Simbabwes 83-jähriger Präsident Mnangagwa wird entgegen seinen eigenen Beteuerungen länger regieren als bis 2028. Bürgerrechtsgruppen schlagen Alarm.
Verlängert seine Amtszeit bis 2030: Simbabwes Präsident Emmerson Mnangagwa
Siphiwe Sibeko/reuters
Zivilgesellschaftliche Organisationen in Simbabwe äußern zunehmende Sorge über die Beschneidung demokratischer Freiräume nach den jüngsten Kontroversen um eine Verfassungsänderung, die Präsident Emmerson Mnangagwa über das bisherige Ende seiner zweiten gewählten Amtszeit im Jahr 2028 hinaus im Amt belassen wird. Die Aktivistenorganisation Citizen Watch Zimbabwe (CWZ) verweist auf die Festnahme von Bhekimpilo Mbedzi, Vorsitzender der Bürgerrechtsgruppe NDWG (National Democratic Working Group) in der Provinz Matabeleland South nach einer friedlichen Demonstration gegen die ohne die eigentlich vorgesehenen demokratischen Verfahren durchgezogene Verfassungsänderung.
CWZ-Präsidentin Patience Chard sagte, die Festnahme vergrößere die in Simbabwe verbreitete Angst vor staatlicher Einschüchterung, sobald man die in der Verfassung garantierten Grundrechte wahrnimmt. „Wir können nicht weiter akzeptieren, was wir für Verfassungsbruch zulasten einfacher Simbabwer halten“, sagte Chard der taz. Friedlicher Protest dürfe nicht kriminalisiert werden. „Die Bürger haben das Recht, ihre Ansichten auf friedliche Weise zu vertreten und ihre Führer zur Rechenschaft zu ziehen. Leute zu verhaften, weil sie an friedlichen Protesten teilnehmen, untergräbt das öffentliche Vertrauen in die demokratischen Institutionen und entmutigt Partizipation.“ Simbabwes Verfassung garantiert Meinungs- und Versammlungsfreiheit, ebenso die afrikanischen und internationalen Menschenrechtskonventionen, denen das Land angehört.

_ _ _

Schreiben Sie aus dem Artikel über Simbabwes Präsidenten Mnangagwa die Passage, die mit den Worten „CWZ-Präsidentin Patience Chard“ einsetzt und mit „das Land angehört.“ schließt, wortgetreu ab.

### Bereitgestellte Daten
_ _ _

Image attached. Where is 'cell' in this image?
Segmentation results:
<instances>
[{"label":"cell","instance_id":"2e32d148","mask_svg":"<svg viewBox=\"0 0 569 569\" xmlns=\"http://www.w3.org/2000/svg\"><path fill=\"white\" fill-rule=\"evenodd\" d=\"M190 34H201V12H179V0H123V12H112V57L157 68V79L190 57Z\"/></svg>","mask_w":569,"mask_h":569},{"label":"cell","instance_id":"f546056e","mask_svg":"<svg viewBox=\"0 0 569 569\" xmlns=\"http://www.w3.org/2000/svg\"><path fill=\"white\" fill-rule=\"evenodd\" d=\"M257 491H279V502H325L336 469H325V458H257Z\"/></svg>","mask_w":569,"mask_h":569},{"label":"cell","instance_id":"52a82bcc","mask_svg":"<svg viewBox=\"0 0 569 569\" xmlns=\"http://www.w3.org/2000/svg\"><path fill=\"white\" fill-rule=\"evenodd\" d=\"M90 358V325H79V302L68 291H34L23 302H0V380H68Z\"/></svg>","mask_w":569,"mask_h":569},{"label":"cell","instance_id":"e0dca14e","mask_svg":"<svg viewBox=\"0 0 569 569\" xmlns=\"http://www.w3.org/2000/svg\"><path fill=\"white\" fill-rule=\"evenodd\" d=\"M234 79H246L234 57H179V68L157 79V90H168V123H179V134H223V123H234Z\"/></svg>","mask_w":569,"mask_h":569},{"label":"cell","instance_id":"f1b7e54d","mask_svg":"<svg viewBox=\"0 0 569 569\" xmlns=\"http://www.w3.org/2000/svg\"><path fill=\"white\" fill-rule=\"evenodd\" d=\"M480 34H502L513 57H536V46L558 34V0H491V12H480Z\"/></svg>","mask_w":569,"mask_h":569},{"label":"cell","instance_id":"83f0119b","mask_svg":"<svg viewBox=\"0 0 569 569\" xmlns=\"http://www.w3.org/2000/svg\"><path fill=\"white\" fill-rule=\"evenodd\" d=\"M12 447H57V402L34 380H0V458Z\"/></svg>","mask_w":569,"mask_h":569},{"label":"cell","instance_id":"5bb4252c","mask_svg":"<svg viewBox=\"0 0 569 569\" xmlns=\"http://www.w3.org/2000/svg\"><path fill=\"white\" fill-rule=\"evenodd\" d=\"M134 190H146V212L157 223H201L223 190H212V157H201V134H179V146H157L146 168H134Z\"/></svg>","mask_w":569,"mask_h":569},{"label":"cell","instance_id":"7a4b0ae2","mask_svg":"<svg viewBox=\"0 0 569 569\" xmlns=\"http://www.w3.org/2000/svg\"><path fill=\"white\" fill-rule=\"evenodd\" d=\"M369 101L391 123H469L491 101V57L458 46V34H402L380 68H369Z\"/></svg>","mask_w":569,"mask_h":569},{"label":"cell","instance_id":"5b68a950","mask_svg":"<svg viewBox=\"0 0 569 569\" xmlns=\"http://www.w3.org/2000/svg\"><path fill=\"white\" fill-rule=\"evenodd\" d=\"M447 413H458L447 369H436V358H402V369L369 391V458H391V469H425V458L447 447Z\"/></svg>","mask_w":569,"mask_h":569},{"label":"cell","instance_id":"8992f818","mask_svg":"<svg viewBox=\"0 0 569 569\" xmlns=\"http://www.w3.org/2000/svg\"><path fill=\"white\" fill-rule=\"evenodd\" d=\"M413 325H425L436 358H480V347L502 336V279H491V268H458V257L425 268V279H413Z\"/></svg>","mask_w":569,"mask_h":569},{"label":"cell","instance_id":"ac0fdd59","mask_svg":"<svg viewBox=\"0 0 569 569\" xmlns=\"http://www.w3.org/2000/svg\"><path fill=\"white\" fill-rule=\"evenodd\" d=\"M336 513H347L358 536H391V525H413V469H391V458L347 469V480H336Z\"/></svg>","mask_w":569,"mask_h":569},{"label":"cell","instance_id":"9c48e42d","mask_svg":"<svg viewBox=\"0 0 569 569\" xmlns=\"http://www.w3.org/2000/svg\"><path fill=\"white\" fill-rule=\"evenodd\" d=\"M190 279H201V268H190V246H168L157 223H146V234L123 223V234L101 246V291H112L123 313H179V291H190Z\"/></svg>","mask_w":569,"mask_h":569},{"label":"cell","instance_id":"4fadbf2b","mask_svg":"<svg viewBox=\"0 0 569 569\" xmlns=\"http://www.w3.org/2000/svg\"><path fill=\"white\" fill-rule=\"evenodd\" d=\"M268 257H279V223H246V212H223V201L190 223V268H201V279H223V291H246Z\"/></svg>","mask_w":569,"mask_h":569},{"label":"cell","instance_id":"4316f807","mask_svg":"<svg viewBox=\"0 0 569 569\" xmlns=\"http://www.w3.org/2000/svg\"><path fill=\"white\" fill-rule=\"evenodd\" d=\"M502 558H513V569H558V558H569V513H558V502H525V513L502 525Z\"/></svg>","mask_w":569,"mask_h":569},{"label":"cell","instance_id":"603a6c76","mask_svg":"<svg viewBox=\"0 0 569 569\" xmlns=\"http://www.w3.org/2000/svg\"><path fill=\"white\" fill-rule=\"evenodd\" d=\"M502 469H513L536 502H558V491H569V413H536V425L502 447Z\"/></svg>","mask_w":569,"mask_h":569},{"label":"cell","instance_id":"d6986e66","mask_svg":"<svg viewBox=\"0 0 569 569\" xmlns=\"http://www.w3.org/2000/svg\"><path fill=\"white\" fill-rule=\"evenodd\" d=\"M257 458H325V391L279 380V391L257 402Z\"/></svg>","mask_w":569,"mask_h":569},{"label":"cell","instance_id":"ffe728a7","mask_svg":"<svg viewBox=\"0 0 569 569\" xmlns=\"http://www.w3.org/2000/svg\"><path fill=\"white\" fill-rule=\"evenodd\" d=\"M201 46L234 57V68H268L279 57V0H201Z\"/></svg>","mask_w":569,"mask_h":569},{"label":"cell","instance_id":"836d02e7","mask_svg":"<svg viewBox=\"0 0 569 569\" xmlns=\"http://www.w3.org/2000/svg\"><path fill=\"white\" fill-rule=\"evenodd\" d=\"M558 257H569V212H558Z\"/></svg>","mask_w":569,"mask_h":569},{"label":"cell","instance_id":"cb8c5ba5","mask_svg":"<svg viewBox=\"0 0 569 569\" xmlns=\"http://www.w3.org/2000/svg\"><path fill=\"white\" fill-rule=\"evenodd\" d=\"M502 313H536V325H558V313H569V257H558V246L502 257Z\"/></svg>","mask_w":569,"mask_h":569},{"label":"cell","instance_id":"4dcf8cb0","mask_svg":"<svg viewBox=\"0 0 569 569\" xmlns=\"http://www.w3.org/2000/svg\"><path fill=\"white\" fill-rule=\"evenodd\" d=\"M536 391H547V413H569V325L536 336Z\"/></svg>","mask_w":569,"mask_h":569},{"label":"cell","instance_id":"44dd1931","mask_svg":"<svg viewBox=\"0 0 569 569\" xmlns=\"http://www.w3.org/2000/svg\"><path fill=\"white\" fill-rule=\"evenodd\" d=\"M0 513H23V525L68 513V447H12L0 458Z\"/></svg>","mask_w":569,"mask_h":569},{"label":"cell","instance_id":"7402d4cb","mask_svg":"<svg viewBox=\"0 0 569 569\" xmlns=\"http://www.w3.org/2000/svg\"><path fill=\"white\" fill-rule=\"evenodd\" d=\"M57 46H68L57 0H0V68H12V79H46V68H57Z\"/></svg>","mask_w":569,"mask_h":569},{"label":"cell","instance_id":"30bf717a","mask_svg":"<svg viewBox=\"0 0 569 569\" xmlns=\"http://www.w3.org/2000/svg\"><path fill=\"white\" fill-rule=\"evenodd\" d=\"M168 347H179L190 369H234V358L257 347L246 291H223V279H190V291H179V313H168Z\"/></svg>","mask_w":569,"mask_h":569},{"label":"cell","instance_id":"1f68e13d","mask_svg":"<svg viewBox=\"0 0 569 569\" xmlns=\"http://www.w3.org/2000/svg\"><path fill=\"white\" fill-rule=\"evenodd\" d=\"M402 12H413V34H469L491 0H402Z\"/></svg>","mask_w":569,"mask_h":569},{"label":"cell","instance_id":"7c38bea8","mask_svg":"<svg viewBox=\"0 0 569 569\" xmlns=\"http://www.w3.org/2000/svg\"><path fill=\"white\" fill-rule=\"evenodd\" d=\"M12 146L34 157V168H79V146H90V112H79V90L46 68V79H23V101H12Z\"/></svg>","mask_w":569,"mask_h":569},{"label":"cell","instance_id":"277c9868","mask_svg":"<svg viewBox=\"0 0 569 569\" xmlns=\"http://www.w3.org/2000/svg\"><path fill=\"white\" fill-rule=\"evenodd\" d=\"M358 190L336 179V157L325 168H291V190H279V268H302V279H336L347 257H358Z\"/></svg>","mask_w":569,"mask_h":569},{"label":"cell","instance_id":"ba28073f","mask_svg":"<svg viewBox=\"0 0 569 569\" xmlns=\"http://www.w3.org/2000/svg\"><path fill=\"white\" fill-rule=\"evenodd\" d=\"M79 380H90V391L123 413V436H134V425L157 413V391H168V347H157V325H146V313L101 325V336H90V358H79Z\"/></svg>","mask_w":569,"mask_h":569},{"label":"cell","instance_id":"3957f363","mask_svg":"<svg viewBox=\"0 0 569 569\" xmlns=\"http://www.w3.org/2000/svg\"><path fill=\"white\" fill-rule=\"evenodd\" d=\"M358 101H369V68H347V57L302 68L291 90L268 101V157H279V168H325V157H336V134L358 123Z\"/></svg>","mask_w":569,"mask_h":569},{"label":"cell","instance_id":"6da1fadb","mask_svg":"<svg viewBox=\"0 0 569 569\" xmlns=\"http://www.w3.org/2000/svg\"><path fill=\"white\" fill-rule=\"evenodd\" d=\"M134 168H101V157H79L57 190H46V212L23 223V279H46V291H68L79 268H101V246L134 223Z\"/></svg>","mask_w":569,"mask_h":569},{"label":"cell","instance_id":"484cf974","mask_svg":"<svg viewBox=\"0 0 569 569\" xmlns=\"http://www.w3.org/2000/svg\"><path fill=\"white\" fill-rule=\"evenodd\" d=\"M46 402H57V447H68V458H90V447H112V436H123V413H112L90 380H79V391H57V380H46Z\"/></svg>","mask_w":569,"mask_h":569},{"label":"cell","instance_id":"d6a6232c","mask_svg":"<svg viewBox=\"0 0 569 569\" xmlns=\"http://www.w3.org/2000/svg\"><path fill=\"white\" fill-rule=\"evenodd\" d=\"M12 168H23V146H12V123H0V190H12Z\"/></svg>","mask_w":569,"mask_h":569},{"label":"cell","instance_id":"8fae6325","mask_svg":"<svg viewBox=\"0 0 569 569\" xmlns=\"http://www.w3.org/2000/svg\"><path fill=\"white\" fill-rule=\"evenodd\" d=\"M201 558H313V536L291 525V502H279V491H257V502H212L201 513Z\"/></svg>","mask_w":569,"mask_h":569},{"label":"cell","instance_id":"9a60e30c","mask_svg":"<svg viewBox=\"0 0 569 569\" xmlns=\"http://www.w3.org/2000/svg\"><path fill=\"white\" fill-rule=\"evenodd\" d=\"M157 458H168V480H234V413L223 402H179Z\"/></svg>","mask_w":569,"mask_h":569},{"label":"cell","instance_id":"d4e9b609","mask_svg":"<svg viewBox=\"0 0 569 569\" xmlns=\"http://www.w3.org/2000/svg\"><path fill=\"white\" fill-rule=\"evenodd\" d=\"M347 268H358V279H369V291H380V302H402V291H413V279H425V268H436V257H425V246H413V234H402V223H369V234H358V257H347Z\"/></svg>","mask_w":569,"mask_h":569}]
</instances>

_ _ _

### Antwort
CWZ-Präsidentin Patience Chard sagte, die Festnahme vergrößere die in Simbabwe verbreitete Angst vor staatlicher Einschüchterung, sobald man die in der Verfassung garantierten Grundrechte wahrnimmt. „Wir können nicht weiter akzeptieren, was wir für Verfassungsbruch zulasten einfacher Simbabwer halten“, sagte Chard der taz. Friedlicher Protest dürfe nicht kriminalisiert werden. „Die Bürger haben das Recht, ihre Ansichten auf friedliche Weise zu vertreten und ihre Führer zur Rechenschaft zu ziehen. Leute zu verhaften, weil sie an friedlichen Protesten teilnehmen, untergräbt das öffentliche Vertrauen in die demokratischen Institutionen und entmutigt Partizipation.“ Simbabwes Verfassung garantiert Meinungs- und Versammlungsfreiheit, ebenso die afrikanischen und internationalen Menschenrechtskonventionen, denen das Land angehört.